▸ Given text
We do not simply object to the decision to resume hunting simply as traditional opponents of hunting, but from the knowledge of hunt activities gained from almost 40 years attending, monitoring and sabotaging hunt meets. In brief, our arguments against the resumption of hunting prior to the UK being free of FMD are as follows:-

  • Hunts are unable to realistically control the ‘hunting area’ – Despite the proposed licence restrictions asking for maps of the hunt country, and for precautions such as ‘buffer zones’ to avoid crossing from a FMD county to an At/High Risk county, hunters have proved time and time again that they are unable to control hounds once they are on the scent of the fox or hare. The term ‘riot’ is a familiar term amongst the hunting fraternity, and not without good reason – once the hounds are on the scent of the hunted animal they do not care for pre-planned routes, ‘buffer zones’, the huntsman’s calls or disinfected feet! Incidents of hounds causing havoc by trespassing on busy roads, railways and private property have consistently shown that a huntsman can never be 100% in control of his hounds, and as such a real risk exists of hounds and horses helping to spread FMD.

  • In the same way that hounds do not care for pre-planned routes, they often do not care which animal they hunt, and the term ‘riot’ can also be applied to hounds who chase an animal other than that intended. As such it should be a real concern to DEFRA that hounds are not only likely to disturb deer, but may also hunt them after ‘rioting’ from the correct quarry. This of course has serious implications as deer can not only carry FMD, but are susceptible to it. The risk of spreading FMD this way surely warrants more concern than asking the hunt's ‘best endeavour’ to disturb deer as little as possible?

  • The HSA, like many other anti-hunt organisations, has recorded numerous incidents of hunts blatantly failing to abide by their own scant codes of conduct. In light of this we find it beyond belief that you have effectively left the policing of restrictions up to the hunters themselves, through the appointment of the MFHA to act as an ‘independent assessor’ in respect of licence conditions. How likely is it that a body in charge of the people it is sent to police will report any lapses with all the bad press this could attract, when the wider issue of a hunt ban hangs over them? And what of unregistered packs, or indeed hare hunts (which are regulated by the Association of Masters of Harriers and Beagles rather than the Master of Foxhound Association?)

  • Your failure to consider the involvement of hunt protestors, whether actual hunt saboteurs who by their very nature will be present with the hunt in the hunting field, or hunt monitors who watch the hunt from the road and footpaths is indicative of your failure to understand the wider hunting issue. Hunt saboteurs will always endeavour to sabotage hunts as and when they take place, and this remains the case once hunting is resumed, as indeed it has been for almost 40 years. Despite this you have failed to even consider the consequences of our presence (and this is not the first time we have been so spectacularly ignored, as the Government failed to invite us to make submissions to the Burns Inquiry into Hunting with Dogs until we complained!). Had the HSA been consulted on this matter we could have advised of this potential problem from the outset, and despite the lack of consultation we are stating categorically now that this situation will arise.

I trust that the above comments are self-explanatory, but should you require any further information and have any questions please do not hesitate to contact me on 07961 113084. A copy of this letter has been passed to our press contacts, as we believe that DEFRA’s current proposals concerning the resumption of hunting prior to the UK being declared FMD free are seriously flawed, and that the general public has the right to access this information.

▸ Dataset excerpts
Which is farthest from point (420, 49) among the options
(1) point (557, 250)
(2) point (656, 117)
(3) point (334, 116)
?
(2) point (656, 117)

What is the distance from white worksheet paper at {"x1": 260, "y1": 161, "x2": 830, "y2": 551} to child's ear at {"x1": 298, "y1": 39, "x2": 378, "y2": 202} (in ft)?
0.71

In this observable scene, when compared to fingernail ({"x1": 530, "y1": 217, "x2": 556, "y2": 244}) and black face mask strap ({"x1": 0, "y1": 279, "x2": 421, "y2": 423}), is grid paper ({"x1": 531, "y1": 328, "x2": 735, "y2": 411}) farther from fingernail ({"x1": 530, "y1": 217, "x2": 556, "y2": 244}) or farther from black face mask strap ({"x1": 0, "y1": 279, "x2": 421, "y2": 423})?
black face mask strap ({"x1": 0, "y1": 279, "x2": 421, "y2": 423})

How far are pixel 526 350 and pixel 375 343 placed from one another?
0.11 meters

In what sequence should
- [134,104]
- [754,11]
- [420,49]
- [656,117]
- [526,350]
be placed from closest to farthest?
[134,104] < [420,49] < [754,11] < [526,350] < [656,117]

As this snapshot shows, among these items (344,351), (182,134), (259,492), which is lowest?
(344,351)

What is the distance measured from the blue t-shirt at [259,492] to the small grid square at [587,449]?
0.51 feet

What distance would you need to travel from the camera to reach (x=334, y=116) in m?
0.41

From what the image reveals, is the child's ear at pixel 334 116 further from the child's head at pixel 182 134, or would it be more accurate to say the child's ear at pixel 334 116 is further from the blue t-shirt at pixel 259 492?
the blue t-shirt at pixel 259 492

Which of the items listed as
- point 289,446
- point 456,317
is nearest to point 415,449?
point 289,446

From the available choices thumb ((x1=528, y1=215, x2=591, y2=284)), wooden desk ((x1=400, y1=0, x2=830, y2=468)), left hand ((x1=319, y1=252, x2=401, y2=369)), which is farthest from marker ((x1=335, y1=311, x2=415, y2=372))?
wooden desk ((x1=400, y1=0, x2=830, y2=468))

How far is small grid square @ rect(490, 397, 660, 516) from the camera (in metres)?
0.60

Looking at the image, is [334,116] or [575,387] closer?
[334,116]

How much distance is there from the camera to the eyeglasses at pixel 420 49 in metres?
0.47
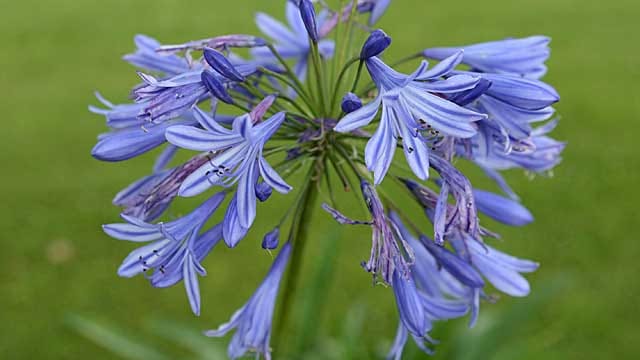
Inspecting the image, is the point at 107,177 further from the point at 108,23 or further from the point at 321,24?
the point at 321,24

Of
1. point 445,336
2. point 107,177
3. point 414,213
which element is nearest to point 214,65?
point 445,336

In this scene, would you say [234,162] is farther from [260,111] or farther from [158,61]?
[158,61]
* * *
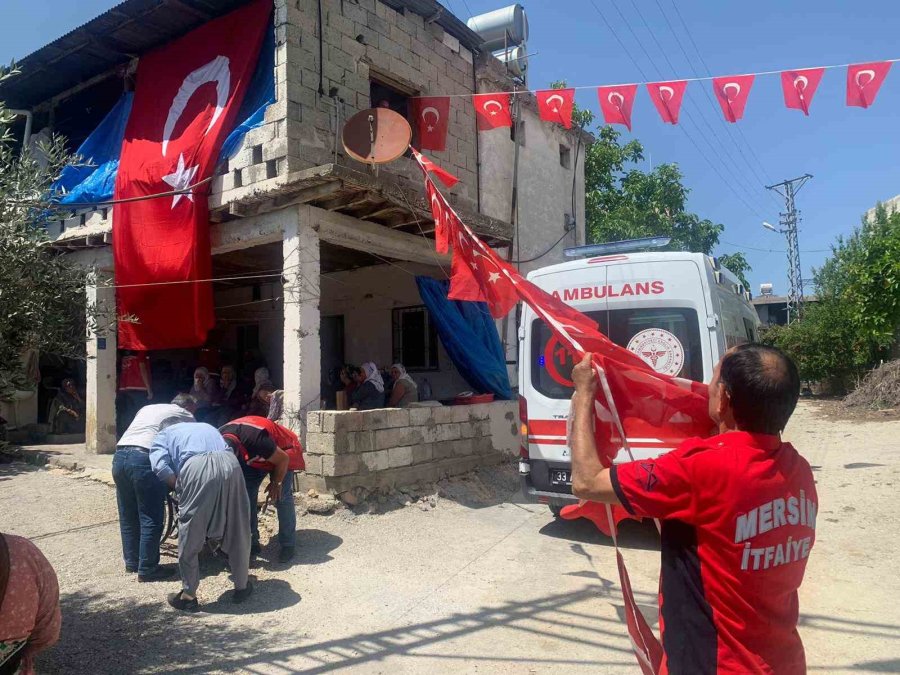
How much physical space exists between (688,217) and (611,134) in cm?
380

▸ Required work
a: Translate this sentence from the letter on resuming hunting into Spanish: "Hunt saboteurs will always endeavour to sabotage hunts as and when they take place, and this remains the case once hunting is resumed, as indeed it has been for almost 40 years."
b: Copy the rows verbatim, starting with the line with "Which is farthest from point" and going on through the line with "[134,104] < [420,49]".

▸ Task solutions
a: Los saboteadores de cacerías siempre procurarán sabotear las cacerías cuando se celebren, y esto sigue siendo así una vez que se reanuda la caza, como de hecho lo ha sido durante casi 40 años.

b:
Which is farthest from point (420, 49) among the options
(1) point (557, 250)
(2) point (656, 117)
(3) point (334, 116)
?
(2) point (656, 117)

What is the distance from white worksheet paper at {"x1": 260, "y1": 161, "x2": 830, "y2": 551} to child's ear at {"x1": 298, "y1": 39, "x2": 378, "y2": 202} (in ft)?
0.71

In this observable scene, when compared to fingernail ({"x1": 530, "y1": 217, "x2": 556, "y2": 244}) and black face mask strap ({"x1": 0, "y1": 279, "x2": 421, "y2": 423}), is grid paper ({"x1": 531, "y1": 328, "x2": 735, "y2": 411}) farther from fingernail ({"x1": 530, "y1": 217, "x2": 556, "y2": 244}) or farther from black face mask strap ({"x1": 0, "y1": 279, "x2": 421, "y2": 423})?
black face mask strap ({"x1": 0, "y1": 279, "x2": 421, "y2": 423})

How far are pixel 526 350 and pixel 375 343 placed from one another?
0.11 meters

In what sequence should
- [134,104]
- [754,11]
- [420,49]
- [656,117]
- [526,350]
be placed from closest to farthest?
[134,104] < [420,49] < [754,11] < [526,350] < [656,117]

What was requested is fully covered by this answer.